The Army Mules

drupal-admin Thu, 22/05/2014 - 16:09

Written by A B Banjo Paterson

Andrew Barton Paterson was born on the 17th February 1864 in the township of Narambla, New South Wales. His Father, Andrew a Scottish farmer from Lanarkshire. Young Andrew spent his formative years living at a station called “Buckenbah’ in the western districts of New South Wales. The land was unfenced; Dingo infested and was leased by his Father and Uncle from the Crown for a few pennies an acre. And the bush has friends to meet him, and their kindly voices greet him In the murmur of the breezes, and the rivers on its bars And he sees the vision splendid of the sunlit plains extended And at night the wondrous glory of the everlasting stars.

Oh the airman's game is a showman's game, for we all of us watch him go,
With his roaring soaring aeroplane and his bombs for the blokes below.
Over the railways and over the dumps, over the Hun and the Turk,
You'll hear him mutter, "What ho, she bumps," when the Archies get to work.
But not of him is the song I sing, though he follow the eagle's flight,
And with shrapnel holes in his splintered wing comes home to his roost at night.
He may silver his wings on the shining stars, he may look from the throne on high,
He may follow the flight of the wheeling kite in the blue Egyptian sky.
But he's only a hero built to plan, turned out by the Army schools,
And I sing of the rankless, thankless man who hustles the Army mules.
Now where he comes from and where he lives is a mystery dark and dim,
And it's rarely indeed that the General gives a D.S.O. to him.
The stolid infantry digs its way like a mole in a ruined wall;
The cavalry lends a tone, they say, to what were else but a brawl;
The Brigadier of the Mounted Fut like a cavalry Colonel swanks
When he goeth abroad like a gilded nut to receive the General's thanks;
The Ordnance man is a son of a gun and his lists are a standing joke;
You order, "Choke arti Jerusalem one" for Jerusalem artichoke.
The Medicals shine with a number nine, and the men of the great R.E.,
Their Colonels are Methodist, married or mad, and some of them all the three;
In all these units the road to fame is taught by the Army schools,
But a man has got to be born to the game when he tackles the Army mules.

For if you go where the depots are as the dawn is breaking grey,
By the waning light of the morning star as the dust cloud clears away,
You'll see a vision among the dust like a man and a mule combined —
It's the kind of thing you must take on trust for its outlines aren't defined,
A thing that whirls like a spinning top and props like a three legged stool,
And you find its a long-legged Queensland boy convincing an Army mule.
And the rider sticks to the hybrid's hide like paper sticks to a wall,
For a "magnoon" Waler is next to ride with every chance of a fall,
It's a rough-house game and a thankless game, and it isn't a game for a fool,
For an army's fate and a nation's fame may turn on an Army mule.

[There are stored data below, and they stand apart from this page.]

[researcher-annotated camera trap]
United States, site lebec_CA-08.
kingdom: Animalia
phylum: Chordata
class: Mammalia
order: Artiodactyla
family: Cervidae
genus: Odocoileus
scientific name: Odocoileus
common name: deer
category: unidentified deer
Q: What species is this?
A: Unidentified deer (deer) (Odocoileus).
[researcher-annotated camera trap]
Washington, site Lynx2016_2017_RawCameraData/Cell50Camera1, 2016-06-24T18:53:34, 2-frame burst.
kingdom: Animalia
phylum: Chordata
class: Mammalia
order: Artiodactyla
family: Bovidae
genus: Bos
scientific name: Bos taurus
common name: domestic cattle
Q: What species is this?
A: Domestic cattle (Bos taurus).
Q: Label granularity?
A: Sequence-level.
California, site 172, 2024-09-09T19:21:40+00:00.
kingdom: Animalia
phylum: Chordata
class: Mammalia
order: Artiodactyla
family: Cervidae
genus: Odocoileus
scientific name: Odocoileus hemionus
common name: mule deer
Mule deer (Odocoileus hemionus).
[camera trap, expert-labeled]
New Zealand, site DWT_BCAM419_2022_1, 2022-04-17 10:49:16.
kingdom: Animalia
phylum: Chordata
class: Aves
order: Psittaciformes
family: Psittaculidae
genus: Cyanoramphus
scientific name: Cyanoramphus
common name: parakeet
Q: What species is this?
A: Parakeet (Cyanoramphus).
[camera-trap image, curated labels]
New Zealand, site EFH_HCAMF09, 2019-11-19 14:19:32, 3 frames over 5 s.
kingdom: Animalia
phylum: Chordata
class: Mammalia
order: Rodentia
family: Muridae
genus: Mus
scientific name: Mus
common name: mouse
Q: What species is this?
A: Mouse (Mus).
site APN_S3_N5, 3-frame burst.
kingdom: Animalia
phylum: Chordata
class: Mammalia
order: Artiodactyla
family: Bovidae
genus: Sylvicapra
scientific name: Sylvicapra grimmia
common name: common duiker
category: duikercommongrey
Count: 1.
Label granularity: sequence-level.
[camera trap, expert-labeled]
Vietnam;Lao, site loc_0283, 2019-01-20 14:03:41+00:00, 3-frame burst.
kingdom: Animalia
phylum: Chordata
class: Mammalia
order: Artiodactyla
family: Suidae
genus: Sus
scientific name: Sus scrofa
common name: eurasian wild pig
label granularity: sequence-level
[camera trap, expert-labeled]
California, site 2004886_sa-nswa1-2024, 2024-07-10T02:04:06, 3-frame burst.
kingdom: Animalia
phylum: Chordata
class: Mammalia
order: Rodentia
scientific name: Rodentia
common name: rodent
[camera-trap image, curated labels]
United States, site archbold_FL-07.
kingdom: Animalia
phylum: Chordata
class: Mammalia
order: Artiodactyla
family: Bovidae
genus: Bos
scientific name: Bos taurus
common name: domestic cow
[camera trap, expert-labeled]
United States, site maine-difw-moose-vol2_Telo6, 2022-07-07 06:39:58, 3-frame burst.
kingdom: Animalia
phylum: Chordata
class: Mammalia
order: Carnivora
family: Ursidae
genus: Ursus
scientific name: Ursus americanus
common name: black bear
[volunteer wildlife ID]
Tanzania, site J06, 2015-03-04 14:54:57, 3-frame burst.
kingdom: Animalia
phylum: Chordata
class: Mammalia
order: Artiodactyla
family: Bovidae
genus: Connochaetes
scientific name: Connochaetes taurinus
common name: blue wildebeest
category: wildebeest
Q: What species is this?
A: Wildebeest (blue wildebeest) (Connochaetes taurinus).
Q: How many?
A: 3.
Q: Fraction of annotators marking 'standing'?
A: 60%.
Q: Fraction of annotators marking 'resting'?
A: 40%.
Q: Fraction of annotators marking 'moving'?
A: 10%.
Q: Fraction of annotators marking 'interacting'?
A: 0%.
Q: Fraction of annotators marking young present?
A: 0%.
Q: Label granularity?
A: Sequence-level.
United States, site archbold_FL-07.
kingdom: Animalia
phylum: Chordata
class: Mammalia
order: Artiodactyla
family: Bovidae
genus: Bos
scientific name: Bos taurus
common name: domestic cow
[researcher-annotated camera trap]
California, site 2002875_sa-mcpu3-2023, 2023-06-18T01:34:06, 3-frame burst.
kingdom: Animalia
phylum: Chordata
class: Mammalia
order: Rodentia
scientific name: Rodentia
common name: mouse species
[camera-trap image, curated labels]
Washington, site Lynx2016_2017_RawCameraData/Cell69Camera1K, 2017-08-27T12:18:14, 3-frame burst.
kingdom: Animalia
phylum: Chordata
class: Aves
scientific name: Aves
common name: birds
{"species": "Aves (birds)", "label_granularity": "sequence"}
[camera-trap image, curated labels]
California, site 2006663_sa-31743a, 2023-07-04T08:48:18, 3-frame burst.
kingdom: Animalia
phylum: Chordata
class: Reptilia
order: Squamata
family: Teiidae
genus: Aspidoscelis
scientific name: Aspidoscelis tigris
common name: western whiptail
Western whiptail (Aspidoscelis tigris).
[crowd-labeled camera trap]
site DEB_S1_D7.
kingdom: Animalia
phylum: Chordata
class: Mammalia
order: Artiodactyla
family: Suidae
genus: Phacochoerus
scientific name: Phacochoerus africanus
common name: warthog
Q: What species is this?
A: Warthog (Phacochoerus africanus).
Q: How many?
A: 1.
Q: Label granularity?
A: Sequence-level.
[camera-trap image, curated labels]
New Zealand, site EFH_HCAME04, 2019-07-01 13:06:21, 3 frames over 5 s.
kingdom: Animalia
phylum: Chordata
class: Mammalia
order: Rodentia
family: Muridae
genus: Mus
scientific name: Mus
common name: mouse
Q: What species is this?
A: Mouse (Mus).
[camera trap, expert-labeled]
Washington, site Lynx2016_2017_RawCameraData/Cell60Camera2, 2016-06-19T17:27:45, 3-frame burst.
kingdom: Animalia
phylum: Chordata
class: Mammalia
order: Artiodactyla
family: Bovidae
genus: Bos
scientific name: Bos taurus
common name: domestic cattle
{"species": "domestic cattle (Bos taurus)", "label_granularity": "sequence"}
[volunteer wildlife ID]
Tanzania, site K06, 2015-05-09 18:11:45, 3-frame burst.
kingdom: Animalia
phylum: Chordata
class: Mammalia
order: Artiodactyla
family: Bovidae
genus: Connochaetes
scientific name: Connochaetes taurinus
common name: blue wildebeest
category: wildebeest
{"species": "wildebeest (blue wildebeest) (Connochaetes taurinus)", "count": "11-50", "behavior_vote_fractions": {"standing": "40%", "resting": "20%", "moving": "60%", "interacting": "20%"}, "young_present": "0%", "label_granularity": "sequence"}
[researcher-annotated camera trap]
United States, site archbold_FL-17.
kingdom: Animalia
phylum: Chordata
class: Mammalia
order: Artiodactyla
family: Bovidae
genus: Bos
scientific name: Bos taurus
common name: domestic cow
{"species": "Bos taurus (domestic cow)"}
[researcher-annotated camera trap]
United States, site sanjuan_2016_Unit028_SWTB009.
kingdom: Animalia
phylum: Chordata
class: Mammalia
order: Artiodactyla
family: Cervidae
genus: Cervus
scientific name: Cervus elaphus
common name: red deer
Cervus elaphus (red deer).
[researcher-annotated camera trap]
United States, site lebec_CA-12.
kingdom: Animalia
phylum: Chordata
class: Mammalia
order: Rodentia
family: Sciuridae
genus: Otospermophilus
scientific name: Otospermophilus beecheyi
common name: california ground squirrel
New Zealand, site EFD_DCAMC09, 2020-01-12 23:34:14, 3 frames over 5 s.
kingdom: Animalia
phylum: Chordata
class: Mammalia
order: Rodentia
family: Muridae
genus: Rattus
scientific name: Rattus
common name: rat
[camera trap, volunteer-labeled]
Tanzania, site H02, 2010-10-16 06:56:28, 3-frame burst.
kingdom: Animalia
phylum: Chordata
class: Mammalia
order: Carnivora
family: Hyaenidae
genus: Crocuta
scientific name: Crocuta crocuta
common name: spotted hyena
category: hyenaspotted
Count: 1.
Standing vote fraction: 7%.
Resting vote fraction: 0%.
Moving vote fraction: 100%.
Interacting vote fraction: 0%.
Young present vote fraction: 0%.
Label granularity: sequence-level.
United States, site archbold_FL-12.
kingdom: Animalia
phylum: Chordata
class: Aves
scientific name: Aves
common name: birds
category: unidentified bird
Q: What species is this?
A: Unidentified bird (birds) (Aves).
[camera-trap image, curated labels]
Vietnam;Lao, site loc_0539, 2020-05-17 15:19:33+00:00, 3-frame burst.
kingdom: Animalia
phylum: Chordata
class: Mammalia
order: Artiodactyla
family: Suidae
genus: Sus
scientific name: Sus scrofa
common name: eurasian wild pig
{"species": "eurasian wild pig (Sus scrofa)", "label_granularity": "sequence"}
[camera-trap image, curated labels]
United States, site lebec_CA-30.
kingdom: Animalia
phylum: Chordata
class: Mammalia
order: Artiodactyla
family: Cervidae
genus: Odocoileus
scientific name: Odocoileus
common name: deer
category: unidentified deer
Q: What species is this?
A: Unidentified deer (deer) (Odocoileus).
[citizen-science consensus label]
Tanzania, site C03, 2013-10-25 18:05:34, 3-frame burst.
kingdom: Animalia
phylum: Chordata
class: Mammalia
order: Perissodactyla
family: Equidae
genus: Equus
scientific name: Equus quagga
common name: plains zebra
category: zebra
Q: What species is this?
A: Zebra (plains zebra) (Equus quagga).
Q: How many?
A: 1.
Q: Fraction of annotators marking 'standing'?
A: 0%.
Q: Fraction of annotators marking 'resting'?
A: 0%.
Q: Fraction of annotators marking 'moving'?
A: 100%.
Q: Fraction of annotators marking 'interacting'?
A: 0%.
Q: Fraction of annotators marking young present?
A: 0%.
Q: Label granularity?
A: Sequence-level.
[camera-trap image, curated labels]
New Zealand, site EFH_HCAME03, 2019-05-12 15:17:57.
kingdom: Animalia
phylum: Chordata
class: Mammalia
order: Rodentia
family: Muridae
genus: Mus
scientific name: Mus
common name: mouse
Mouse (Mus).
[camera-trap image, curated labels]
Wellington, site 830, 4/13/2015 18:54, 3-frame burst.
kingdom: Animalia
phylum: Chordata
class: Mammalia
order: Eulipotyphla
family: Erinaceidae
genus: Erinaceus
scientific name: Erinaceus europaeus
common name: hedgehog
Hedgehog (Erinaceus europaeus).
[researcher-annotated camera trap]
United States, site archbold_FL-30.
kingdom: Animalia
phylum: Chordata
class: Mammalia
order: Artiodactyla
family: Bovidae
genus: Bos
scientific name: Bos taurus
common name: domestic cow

And if you go to the front-line camp where the sleepless outposts lie,
At the dead of night you can hear the tramp of the mule train toiling by.
The rattle and clink of a leading-chain, the creak of the lurching load,
As the patient, plodding creatures strain at their task in the shell-torn road,
Through the dark and the dust you may watch them go till the dawn is grey in the sky,
And only the watchful pickets know when the "All-night Corps" goes by.
And far away as the silence falls when the last of the train has gone,
A weary voice through the darkness: "Get on there, men, get on!"
It isn't a hero, built to plan, turned out by the modern schools,
It's only the Army Service man a-driving his Army mules.